I muri che dividono le comunità protestanti e cattoliche in Irlanda del Nord dovrebbero essere rimossi entro sette anni. Lo annuncia un ministro junior dell’Esecutivo di Stormont

Megan Fearon ha detto che l’Esecutivo di Stormont intende onorare l’impegno di rimuovere tutti i muri di interfaccia tra le comunità entro il 2023.

Parlando ad un festival a North Belfast, città divisa ancora da almeno 16 muri, la parlamentare dello Sinn Féin ha affermato: “Rimuovendo i muri di pace (peace walls o peaceline) apriamo una porta ad un nuovo spazio condiviso e credo dovremmo essere ambiziosi nei nostri sforzi.

“La riconciliazione è stata ostacolata dalle divisioni fisiche così, per aiutare la costruzione di una comunità condivisa, unita e riconciliata, dobbiamo mettere in atto condizioni e circostanze per rimuovere queste strutture”.

I muri di separazione tra le comunità comprendono i tradizionali muri, ma anche recinti e cancelli e sono il ricordo più presente del turbolento passato della regione.

I muri dovevano fornire una protezione temporanea dalle violenze durante il conflitto trentennale ma sono rimasti in posizione per quasi due decenni dopo la firma dell’Accordo del Venerdì Santo del 1998.

Secondo i numeri forniti dal Ministero della Giustizia esistono ancora 50 barriere – 39 muri e 11 cancelli.

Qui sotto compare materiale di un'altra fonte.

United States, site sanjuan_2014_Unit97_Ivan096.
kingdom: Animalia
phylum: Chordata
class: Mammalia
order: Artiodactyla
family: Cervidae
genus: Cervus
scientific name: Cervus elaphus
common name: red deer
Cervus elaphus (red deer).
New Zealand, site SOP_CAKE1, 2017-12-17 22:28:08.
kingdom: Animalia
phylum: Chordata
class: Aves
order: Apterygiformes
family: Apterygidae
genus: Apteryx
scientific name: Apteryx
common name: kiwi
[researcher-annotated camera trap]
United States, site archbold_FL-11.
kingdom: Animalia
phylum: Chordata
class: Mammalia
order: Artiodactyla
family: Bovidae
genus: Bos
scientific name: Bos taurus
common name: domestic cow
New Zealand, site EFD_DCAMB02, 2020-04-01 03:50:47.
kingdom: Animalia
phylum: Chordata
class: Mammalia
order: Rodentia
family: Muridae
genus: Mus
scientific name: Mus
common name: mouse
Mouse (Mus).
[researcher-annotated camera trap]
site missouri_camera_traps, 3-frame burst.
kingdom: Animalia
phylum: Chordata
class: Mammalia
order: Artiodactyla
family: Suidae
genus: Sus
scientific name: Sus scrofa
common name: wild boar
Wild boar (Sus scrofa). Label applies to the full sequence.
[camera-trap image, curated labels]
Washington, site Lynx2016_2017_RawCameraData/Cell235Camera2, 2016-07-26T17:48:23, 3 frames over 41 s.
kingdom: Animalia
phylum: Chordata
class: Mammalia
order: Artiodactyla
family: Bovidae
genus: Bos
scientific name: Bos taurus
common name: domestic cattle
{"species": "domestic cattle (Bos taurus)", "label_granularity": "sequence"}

Alcune strutture sono lunghe diversi chilometri e sono alti quasi 6 metri, attraversando quartieri densamente popolati.

La maggior parte di questi muri sono nelle aree che hanno vissuto le tensioni più forti – a Belfast e Derry – ma ci sono divisori anche a Portadown e Lurgan.

Megan Fearon ha aggiunto: “Abbattere queste barriere può avvenire solo impegnandosi nella ricerca del consenso e del sostegno delle persone che vivono all’ombra di questi muri.

“Ci vuole coraggio per impegnarsi su questioni difficili, ma il coraggio che molti nella comunità hanno dimostrato e continuano a mostrare quotidianamente, può cambiare la nostra società in meglio. Si stanno facendo progressi”.

Il ministro stava partecipando ad un incontro organizzato dal Duncainr Community Partnership insieme alla consigliera del Progressive Unionist Party Julie Ann Corr.